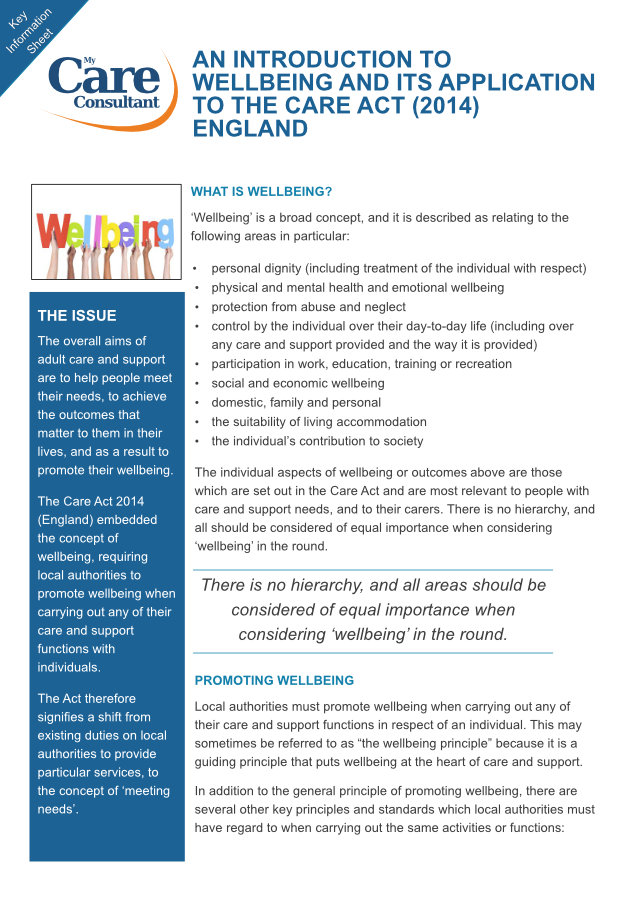 Key Information Sheet

My Care Consultant

AN INTRODUCTION TO WELLBEING AND ITS APPLICATION TO THE CARE ACT (2014) ENGLAND

Wellbeing

THE ISSUE

The overall aims of adult care and support are to help people meet their needs, to achieve the outcomes that matter to them in their lives, and as a result to promote their wellbeing.

The Care Act 2014 (England) embedded the concept of wellbeing, requiring local authorities to promote wellbeing when carrying out any of their care and support functions with individuals.

The Act therefore signifies a shift from existing duties on local authorities to provide particular services, to the concept of 'meeting needs'.

WHAT IS WELLBEING?

'Wellbeing' is a broad concept, and it is described as relating to the following areas in particular:

• personal dignity (including treatment of the individual with respect)
• physical and mental health and emotional wellbeing
• protection from abuse and neglect
• control by the individual over their day-to-day life (including over any care and support provided and the way it is provided)
• participation in work, education, training or recreation
• social and economic wellbeing
• domestic, family and personal
• the suitability of living accommodation
• the individual's contribution to society

The individual aspects of wellbeing or outcomes above are those which are set out in the Care Act and are most relevant to people with care and support needs, and to their carers. There is no hierarchy, and all should be considered of equal importance when considering 'wellbeing' in the round.

There is no hierarchy, and all areas should be considered of equal importance when considering 'wellbeing' in the round.

PROMOTING WELLBEING

Local authorities must promote wellbeing when carrying out any of their care and support functions in respect of an individual. This may sometimes be referred to as "the wellbeing principle" because it is a guiding principle that puts wellbeing at the heart of care and support.

In addition to the general principle of promoting wellbeing, there are several other key principles and standards which local authorities must have regard to when carrying out the same activities or functions:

:::::

» **Task to carry out**: Looking at the listing above, count every line in which the string "particular" appears, and give only that count.

» **Task solution**: 2